* Extrait fourni:
════════════════
Academy Street - Mary Costello
"Academy Street" est de ces livres qui vous prennent aux tripes, l'air de rien, tout en finesse et en légèreté. Peut-être parce que l'histoire de Tess a quelque chose d'universel et fait écho à des sentiments enfouis chez la plupart des individus, ces anonymes qui mènent leur vie du mieux possible sans que personne ne s'y intéresse. Tess n'est pas une héroïne mais elle est exceptionnelle, comme l'est chacun d'entre nous.
Tess a sept ans lorsque le décès de sa mère lui fait découvrir la solitude, un sentiment et un état qui ne la quitteront pas pendant le reste de sa vie. Le silence de son père s'impose à l'ensemble de la maisonnée, une ambiance que ses nombreux frères et sœurs supportent chacun à sa manière. Les années passent. L'école, puis l'internat. Tess se découvre une vocation d'infirmière et parvient à trouver une formation dans un hôpital de Dublin. L'occasion de quitter la demeure familiale et d'oublier que Claire, la sœur adorée part aux Etats-Unis rejoindre l'une de leurs tantes, Molly, installée à New York. Claire se marie, fonde une famille et Tess la rejoint. L'Amérique ! L'ouverture sur un monde nouveau, bien loin de sa campagne irlandaise, bien loin même des quelques années passées à Dublin. Tess poursuit son apprentissage de la vie et de la solitude. Elle observe, elle tente de comprendre ce qui se joue autour d'elle, ces liens sociaux qui se tissent et dont elle se sent exclue, presque persuadée de son manque d'intérêt pour autrui. Peu de gens entrent dans sa vie, elle dit elle-même que "peu font l'affaire" non par arrogance mais par souci de relations vraies dans lesquelles deux individus se reconnaissent. C'est ce qu'elle croit trouver avec David. Il y aura une nuit. Et puis un enfant. Mère célibataire, Tess assume avec courage et avec l'aide de Willa, sa voisine et sa seule amie. Théo grandit, se détache de sa mère comme tout adolescent, prend son envol et fonde à son tour une famille... Jusqu'au drame.
════════════════
* Liste des données:
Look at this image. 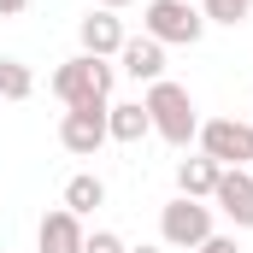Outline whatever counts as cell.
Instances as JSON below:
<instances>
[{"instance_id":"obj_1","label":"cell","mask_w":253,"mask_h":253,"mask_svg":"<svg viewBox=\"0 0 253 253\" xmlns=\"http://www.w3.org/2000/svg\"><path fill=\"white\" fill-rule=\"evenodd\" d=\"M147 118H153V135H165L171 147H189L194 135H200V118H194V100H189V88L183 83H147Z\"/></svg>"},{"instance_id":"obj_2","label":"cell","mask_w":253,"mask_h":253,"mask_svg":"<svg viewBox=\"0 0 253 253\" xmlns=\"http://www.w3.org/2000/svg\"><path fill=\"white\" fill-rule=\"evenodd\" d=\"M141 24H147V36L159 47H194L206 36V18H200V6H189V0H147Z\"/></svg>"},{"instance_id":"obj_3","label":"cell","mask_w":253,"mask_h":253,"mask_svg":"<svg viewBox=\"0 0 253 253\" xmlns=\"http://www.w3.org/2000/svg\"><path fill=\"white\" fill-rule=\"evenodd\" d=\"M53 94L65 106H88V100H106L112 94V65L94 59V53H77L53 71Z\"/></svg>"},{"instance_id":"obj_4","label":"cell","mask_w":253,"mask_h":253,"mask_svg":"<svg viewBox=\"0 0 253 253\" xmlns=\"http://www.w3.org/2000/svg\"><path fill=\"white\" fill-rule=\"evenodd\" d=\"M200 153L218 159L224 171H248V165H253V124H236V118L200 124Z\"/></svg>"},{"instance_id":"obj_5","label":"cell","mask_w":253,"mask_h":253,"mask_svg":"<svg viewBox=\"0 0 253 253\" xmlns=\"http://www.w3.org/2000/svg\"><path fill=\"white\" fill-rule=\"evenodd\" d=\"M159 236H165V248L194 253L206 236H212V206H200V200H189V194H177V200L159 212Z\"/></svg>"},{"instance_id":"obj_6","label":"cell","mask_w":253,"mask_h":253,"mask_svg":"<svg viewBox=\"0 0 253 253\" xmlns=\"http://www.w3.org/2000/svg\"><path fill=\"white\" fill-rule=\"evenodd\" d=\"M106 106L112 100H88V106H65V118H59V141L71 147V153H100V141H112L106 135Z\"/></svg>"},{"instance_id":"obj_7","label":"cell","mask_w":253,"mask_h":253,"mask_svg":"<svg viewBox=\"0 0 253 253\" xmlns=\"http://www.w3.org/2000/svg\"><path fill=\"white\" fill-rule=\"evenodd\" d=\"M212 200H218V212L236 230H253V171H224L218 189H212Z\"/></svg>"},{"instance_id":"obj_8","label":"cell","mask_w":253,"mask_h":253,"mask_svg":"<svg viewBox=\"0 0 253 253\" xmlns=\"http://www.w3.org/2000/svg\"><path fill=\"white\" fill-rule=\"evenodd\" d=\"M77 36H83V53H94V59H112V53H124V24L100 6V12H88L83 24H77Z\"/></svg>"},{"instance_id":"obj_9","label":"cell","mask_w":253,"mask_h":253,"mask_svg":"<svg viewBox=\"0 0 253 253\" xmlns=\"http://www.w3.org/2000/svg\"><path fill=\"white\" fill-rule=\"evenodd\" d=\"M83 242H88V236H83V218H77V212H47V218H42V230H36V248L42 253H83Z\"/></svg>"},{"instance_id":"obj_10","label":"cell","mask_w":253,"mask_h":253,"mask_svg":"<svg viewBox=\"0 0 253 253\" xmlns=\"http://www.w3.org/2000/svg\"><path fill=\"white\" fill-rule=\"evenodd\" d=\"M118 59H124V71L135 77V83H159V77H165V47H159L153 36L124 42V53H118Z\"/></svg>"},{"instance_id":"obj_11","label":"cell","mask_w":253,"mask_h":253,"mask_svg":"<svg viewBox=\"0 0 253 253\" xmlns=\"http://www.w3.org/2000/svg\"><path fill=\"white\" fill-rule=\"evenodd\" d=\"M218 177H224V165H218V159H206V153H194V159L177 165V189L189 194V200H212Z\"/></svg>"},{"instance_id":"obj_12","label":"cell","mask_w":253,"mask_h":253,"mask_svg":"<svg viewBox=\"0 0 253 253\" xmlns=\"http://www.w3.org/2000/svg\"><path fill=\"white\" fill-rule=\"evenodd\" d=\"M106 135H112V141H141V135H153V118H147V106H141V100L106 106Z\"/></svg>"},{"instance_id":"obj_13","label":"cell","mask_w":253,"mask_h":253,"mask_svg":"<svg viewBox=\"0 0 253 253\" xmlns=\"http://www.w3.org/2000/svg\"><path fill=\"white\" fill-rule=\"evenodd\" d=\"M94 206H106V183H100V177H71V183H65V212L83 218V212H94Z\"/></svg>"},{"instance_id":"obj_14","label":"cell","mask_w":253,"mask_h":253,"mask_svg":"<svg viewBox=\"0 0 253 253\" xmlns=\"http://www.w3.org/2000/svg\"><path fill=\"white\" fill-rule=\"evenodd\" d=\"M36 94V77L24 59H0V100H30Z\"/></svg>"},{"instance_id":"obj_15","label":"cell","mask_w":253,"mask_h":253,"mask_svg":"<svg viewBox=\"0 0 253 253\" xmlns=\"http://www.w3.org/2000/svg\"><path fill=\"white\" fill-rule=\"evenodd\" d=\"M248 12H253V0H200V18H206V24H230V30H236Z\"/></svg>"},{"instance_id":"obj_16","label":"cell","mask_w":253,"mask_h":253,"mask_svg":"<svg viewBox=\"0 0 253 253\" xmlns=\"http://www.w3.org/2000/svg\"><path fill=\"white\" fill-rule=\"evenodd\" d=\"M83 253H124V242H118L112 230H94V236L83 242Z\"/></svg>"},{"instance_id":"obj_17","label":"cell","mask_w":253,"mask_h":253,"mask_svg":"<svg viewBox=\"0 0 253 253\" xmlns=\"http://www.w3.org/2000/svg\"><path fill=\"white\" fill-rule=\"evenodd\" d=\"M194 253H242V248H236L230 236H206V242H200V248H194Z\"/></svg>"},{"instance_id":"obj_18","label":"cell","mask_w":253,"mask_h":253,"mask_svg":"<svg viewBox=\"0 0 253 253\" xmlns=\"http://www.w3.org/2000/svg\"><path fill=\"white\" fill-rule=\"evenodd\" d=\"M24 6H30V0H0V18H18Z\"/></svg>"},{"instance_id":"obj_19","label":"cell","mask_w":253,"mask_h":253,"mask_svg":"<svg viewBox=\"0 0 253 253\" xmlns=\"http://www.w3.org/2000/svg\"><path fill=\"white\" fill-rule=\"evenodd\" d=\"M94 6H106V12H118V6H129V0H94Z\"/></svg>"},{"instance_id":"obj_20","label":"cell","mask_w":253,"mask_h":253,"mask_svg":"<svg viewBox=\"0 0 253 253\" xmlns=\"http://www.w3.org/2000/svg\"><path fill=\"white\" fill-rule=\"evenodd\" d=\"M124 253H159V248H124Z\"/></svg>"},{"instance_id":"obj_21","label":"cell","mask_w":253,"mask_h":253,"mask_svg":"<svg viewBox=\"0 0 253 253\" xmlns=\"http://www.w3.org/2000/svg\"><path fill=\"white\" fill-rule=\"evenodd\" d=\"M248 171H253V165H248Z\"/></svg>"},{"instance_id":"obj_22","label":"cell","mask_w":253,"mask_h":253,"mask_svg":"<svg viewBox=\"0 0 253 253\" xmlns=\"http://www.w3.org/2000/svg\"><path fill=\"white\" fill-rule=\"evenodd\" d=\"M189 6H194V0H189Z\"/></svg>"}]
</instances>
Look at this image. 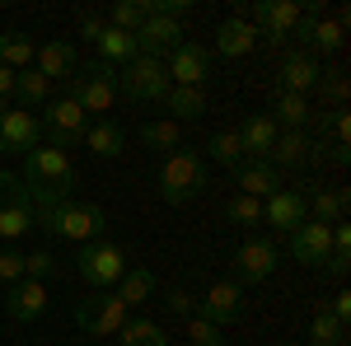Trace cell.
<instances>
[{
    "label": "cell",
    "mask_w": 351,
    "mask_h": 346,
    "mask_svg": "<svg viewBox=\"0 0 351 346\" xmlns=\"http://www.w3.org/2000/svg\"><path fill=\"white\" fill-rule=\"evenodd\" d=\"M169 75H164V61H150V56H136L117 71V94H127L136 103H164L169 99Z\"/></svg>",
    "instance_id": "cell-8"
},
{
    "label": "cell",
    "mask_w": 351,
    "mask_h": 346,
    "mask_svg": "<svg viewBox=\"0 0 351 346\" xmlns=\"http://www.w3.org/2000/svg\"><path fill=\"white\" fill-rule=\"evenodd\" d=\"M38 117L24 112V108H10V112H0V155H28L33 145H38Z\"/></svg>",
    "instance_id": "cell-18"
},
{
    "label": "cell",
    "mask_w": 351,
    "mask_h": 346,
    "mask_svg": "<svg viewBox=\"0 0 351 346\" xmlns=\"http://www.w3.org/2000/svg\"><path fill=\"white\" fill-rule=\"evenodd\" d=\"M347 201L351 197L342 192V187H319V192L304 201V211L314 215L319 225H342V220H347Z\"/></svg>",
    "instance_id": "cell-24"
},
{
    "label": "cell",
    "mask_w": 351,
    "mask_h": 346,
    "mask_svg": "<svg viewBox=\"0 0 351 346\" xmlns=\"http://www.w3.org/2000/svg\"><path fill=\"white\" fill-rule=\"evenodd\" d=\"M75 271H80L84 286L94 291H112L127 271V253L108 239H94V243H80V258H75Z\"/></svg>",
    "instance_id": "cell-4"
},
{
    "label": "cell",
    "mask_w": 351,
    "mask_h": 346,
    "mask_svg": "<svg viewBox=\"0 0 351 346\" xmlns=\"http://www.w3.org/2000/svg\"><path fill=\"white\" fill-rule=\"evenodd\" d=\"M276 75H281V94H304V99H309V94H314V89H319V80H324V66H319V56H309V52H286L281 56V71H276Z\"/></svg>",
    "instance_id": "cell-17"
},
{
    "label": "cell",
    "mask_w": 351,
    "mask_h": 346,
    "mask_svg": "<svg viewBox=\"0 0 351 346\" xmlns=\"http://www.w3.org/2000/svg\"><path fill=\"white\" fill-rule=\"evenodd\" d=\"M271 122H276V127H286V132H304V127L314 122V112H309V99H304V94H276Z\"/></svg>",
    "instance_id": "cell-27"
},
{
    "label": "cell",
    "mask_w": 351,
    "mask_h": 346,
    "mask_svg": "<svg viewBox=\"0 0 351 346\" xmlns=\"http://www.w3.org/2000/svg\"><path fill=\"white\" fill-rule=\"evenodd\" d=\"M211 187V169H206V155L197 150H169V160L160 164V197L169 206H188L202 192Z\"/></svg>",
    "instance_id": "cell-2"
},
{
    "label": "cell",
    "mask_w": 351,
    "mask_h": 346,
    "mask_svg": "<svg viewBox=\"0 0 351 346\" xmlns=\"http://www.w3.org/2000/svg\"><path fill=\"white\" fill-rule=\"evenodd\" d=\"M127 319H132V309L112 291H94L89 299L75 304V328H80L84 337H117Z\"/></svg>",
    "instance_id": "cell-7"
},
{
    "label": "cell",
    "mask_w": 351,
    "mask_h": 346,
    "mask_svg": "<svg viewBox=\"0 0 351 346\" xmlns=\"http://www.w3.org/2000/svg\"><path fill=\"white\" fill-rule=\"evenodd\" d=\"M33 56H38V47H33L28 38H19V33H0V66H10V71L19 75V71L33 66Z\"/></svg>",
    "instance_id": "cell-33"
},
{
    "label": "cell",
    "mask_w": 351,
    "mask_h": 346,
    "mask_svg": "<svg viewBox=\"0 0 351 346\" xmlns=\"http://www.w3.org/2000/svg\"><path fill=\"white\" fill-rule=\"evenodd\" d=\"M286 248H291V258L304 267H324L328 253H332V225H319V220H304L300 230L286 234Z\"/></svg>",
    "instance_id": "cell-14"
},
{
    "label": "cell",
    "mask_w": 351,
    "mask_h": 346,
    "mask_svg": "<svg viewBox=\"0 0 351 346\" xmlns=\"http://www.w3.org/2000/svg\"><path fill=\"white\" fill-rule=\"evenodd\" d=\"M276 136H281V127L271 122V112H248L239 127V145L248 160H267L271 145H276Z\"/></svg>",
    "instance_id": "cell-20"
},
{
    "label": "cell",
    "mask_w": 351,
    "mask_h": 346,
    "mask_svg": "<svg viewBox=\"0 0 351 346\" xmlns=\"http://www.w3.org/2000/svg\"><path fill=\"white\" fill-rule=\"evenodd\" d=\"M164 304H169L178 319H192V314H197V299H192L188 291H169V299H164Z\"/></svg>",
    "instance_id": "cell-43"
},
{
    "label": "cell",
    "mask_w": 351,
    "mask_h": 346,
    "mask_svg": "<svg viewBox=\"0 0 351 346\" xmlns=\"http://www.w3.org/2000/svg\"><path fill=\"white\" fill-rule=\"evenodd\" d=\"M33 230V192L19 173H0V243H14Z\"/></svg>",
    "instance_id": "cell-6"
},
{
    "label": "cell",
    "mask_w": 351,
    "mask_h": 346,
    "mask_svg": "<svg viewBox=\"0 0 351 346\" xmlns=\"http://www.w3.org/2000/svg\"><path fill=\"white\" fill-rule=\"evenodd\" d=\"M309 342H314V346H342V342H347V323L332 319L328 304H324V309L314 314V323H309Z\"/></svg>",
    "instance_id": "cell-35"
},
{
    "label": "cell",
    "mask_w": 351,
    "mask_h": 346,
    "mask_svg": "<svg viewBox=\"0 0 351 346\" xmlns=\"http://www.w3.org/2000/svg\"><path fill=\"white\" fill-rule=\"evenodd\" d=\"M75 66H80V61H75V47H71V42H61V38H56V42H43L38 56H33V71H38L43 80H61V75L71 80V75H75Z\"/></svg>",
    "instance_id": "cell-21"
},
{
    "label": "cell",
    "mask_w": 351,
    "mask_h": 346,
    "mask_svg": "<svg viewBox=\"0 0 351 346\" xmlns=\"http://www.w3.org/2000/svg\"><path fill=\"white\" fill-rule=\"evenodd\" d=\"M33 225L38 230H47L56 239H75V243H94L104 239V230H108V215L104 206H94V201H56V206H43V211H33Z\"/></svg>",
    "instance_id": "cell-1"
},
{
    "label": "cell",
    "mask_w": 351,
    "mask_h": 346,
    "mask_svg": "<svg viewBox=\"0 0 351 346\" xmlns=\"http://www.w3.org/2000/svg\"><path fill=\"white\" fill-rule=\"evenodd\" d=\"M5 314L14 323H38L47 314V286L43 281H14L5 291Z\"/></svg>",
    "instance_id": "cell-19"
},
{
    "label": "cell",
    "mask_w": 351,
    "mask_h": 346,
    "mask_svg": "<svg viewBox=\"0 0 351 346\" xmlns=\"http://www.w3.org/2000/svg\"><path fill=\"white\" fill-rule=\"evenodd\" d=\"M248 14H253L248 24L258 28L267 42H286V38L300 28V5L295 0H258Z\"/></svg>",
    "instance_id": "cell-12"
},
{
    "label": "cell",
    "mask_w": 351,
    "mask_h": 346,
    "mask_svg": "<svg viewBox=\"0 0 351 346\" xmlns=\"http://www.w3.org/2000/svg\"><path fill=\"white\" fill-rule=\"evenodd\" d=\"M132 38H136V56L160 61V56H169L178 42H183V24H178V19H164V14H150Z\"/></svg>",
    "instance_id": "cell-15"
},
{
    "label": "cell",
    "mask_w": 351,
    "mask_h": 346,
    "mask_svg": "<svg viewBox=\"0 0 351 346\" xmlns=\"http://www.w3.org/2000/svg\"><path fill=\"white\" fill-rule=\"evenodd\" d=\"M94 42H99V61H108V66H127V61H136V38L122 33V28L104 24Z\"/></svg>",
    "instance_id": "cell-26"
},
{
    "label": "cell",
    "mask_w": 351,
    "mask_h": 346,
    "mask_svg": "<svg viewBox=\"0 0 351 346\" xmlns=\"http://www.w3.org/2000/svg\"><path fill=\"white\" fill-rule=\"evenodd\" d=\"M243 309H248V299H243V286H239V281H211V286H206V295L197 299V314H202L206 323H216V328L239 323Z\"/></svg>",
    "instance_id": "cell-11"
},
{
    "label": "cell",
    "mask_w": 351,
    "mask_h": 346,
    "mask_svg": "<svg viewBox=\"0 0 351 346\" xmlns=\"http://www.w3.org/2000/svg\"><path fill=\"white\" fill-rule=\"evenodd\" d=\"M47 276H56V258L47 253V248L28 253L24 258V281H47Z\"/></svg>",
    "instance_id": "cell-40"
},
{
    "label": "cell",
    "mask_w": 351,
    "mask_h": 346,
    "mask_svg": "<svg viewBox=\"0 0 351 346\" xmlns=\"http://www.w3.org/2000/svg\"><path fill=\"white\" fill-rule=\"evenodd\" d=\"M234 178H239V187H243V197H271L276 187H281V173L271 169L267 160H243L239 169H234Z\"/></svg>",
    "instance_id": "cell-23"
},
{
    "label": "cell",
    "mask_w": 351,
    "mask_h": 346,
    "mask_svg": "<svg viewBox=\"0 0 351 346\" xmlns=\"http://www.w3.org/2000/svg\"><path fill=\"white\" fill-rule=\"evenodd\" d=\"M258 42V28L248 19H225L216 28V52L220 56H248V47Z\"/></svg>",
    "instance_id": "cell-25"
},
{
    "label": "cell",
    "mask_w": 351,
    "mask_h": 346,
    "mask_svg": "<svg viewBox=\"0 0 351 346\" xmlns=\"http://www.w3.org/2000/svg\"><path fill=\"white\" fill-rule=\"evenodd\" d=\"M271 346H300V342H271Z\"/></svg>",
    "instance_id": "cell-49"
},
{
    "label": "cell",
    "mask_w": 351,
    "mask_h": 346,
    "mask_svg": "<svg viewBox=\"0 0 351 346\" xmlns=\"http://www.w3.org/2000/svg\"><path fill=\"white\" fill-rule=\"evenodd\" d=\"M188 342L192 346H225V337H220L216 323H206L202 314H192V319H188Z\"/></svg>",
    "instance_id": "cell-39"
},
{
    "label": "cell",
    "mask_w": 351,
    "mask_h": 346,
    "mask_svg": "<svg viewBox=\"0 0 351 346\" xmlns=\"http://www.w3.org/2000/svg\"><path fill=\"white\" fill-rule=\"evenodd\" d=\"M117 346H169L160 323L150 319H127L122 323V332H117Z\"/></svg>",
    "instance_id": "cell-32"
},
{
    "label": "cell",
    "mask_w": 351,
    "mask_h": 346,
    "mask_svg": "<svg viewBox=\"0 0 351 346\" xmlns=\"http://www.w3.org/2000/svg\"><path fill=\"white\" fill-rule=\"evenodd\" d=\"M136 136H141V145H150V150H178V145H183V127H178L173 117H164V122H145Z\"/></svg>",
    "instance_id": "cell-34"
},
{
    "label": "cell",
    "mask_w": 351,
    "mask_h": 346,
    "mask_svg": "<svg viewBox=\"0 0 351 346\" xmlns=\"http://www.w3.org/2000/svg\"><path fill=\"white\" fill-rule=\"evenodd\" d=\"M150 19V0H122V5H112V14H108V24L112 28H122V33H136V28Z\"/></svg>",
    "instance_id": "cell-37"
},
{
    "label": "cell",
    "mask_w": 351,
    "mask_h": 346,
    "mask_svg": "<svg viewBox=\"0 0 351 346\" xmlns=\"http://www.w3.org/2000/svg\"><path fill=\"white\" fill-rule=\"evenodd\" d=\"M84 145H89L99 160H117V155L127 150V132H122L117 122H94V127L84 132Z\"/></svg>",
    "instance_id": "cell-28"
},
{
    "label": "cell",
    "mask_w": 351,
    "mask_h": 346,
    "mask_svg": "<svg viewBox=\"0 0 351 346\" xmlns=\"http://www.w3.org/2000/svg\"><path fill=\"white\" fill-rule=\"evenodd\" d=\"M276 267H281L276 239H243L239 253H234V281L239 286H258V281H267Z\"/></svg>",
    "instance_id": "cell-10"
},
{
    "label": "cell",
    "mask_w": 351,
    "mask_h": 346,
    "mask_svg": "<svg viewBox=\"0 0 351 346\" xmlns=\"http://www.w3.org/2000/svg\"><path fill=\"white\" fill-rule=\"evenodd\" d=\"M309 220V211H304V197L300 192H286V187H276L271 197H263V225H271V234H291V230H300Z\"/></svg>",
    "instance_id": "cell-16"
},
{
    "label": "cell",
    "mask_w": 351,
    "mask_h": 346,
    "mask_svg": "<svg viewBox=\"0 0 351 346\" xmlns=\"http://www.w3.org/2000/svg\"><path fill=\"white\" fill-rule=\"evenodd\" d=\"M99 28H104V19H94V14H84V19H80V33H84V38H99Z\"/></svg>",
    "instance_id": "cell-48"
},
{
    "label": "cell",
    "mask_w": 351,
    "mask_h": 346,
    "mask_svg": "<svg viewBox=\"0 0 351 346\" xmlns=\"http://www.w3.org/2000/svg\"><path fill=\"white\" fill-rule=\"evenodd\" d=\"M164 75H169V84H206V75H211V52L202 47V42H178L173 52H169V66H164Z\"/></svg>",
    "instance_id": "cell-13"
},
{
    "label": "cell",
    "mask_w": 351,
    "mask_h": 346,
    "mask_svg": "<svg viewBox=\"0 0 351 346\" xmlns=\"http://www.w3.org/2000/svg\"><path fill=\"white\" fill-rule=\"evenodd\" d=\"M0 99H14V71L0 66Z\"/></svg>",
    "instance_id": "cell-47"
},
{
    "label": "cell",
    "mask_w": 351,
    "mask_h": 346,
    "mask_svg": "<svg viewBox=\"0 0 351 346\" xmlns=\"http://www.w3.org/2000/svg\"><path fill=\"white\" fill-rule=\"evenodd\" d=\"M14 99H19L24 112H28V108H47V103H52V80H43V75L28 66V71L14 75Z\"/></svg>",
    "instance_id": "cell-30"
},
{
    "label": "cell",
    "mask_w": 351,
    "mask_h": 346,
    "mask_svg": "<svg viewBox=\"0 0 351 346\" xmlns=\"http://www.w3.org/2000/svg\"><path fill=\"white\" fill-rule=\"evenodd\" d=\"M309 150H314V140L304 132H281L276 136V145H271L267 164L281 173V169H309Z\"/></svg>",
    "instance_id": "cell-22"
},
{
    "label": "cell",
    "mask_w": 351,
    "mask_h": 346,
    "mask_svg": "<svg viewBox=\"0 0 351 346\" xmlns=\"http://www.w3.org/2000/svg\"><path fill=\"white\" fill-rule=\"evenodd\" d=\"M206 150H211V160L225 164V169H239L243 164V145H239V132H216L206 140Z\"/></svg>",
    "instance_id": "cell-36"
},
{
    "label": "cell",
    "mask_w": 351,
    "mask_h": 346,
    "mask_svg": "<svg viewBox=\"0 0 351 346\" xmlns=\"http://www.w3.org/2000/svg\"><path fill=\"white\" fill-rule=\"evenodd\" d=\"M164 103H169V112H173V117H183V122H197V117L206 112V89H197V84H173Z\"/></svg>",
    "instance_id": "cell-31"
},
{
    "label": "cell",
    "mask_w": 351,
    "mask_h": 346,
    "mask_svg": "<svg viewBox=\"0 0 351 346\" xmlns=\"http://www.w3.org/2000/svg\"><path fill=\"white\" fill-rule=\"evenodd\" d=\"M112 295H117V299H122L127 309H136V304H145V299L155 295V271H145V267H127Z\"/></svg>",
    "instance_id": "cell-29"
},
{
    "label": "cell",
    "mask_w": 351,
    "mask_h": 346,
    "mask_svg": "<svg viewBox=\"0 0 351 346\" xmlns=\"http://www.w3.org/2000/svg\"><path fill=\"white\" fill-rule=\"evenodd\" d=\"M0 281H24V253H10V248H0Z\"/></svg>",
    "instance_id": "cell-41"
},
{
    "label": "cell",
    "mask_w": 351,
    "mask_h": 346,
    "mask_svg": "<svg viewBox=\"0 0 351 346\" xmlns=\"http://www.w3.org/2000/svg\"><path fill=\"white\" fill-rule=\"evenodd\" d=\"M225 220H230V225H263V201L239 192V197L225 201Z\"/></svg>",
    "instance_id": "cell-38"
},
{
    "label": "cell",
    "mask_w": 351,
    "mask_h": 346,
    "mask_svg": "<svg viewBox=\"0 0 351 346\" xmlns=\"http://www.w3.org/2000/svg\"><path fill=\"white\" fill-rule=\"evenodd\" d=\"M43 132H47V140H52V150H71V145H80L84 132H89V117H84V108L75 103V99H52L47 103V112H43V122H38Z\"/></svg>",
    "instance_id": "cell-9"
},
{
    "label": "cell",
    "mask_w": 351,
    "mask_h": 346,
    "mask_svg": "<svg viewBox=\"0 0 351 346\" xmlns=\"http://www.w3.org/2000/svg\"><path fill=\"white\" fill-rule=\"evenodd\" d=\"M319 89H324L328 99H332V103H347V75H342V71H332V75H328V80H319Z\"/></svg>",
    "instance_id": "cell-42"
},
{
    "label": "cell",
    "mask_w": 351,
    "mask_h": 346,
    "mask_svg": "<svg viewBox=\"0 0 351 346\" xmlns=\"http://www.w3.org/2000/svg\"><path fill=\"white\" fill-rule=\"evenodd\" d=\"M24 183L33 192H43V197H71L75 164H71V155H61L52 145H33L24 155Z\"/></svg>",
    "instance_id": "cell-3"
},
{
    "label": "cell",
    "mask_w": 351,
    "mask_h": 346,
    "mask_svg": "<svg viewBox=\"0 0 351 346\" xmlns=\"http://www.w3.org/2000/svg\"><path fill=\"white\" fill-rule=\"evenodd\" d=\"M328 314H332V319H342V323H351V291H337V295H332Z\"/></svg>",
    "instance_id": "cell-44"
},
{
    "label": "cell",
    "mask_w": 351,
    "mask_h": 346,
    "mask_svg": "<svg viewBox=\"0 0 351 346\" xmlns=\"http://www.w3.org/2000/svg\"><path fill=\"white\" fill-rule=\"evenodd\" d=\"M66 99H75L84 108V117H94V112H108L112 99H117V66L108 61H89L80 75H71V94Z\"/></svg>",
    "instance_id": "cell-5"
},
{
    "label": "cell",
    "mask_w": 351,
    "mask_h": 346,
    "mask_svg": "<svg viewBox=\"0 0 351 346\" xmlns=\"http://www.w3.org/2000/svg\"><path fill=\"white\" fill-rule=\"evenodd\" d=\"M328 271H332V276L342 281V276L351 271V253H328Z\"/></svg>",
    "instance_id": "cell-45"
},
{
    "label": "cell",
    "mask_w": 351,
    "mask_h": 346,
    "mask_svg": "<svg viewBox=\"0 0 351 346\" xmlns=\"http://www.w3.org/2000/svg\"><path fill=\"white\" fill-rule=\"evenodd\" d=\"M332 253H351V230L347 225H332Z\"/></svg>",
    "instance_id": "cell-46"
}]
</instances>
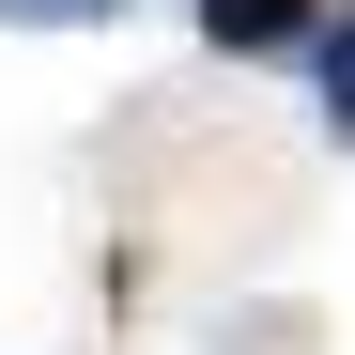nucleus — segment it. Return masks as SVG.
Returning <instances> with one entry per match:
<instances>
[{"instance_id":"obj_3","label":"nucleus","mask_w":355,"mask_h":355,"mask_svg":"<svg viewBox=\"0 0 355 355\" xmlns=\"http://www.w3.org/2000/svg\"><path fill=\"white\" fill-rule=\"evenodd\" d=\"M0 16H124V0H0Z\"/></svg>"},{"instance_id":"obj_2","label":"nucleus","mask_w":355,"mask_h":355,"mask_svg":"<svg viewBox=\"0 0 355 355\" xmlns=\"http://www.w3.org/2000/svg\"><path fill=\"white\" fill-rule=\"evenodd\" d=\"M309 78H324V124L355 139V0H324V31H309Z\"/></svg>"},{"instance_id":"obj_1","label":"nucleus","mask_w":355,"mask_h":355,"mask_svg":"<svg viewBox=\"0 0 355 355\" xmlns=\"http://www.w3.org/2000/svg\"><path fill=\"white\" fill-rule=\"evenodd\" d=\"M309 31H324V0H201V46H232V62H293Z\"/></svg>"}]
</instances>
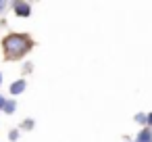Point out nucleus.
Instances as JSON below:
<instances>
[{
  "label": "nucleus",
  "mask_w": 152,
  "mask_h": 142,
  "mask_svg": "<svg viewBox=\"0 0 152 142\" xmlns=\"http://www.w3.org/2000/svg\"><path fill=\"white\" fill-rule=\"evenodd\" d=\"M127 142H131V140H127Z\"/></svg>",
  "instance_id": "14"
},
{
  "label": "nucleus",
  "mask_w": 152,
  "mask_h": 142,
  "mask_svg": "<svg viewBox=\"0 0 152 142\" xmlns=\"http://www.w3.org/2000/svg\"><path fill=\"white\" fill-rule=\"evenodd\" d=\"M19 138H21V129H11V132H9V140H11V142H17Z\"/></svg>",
════════════════
* Exercices à faire:
1. Répondez à ces questions sur la critique d'« Academy Street » :
(a) Quel âge a Tess quand sa mère meurt ?
(b) Dans quelle ville Tess suit-elle sa formation d'infirmière ?
(c) Comment s'appelle la voisine qui aide Tess à élever son enfant ?
2. Prolongez la critique d'« Academy Street » à partir de sa dernière phrase.

* Réponses attendues:
1.
(a) Sept ans.
(b) À Dublin.
(c) Willa.

2.
Ce que raconte Mary Costello à travers l'histoire de Tess c'est tout simplement la vie dans ce qu'elle a de plus banal, non pas au sens de sans intérêt mais au contraire, dans celui de commun à tous. Elle parvient à saisir ces moments où l'individu est seul face aux questions posées par un monde si vaste qu'on a dû oublier d'en fournir le mode d'emploi. Elle nous offre un personnage magnifique, fidèle à ses valeurs, avide de comprendre et de s'améliorer mais peut-être un peu trop plombée par son désir de ne pas déranger.
Sa solitude, Tess la soigne avec les livres. "Ce à quoi elle avait toujours aspiré - connaître la beauté, l'amour, le sacré -, elle le trouvait dans les livres. Elle se dérobait au laid, au vulgaire, mais jamais à la souffrance ou à la douleur de la honte, devinant dans l'âme de l'auteur des efforts colossaux qui visaient à transcender ces dispositions, à extirper de la blessure ou de l'angoisse une révélation, un aperçu, qui élèveraient le personnage comme le lecteur vers un nouvel état de grâce." Ces livres qui font tellement écho à ses propres sensations. Même s'il faut bien rester ancré dans le réel qui la rattrape une fois le livre refermé et qu'elle s'astreint à affronter sans jamais se plaindre..
De quoi est faite une vie ? A-t-on seulement le temps de le comprendre avant qu'elle ne se termine ? Ce livre merveilleux pose la question avec une délicatesse poignante qui m'a plusieurs fois menée au bord des larmes. C'est peut-être ça, le talent.
"Academy Street" - Mary Costello - Seuil - 187 pages (traduit de l'anglais par Madeleine Nasalik)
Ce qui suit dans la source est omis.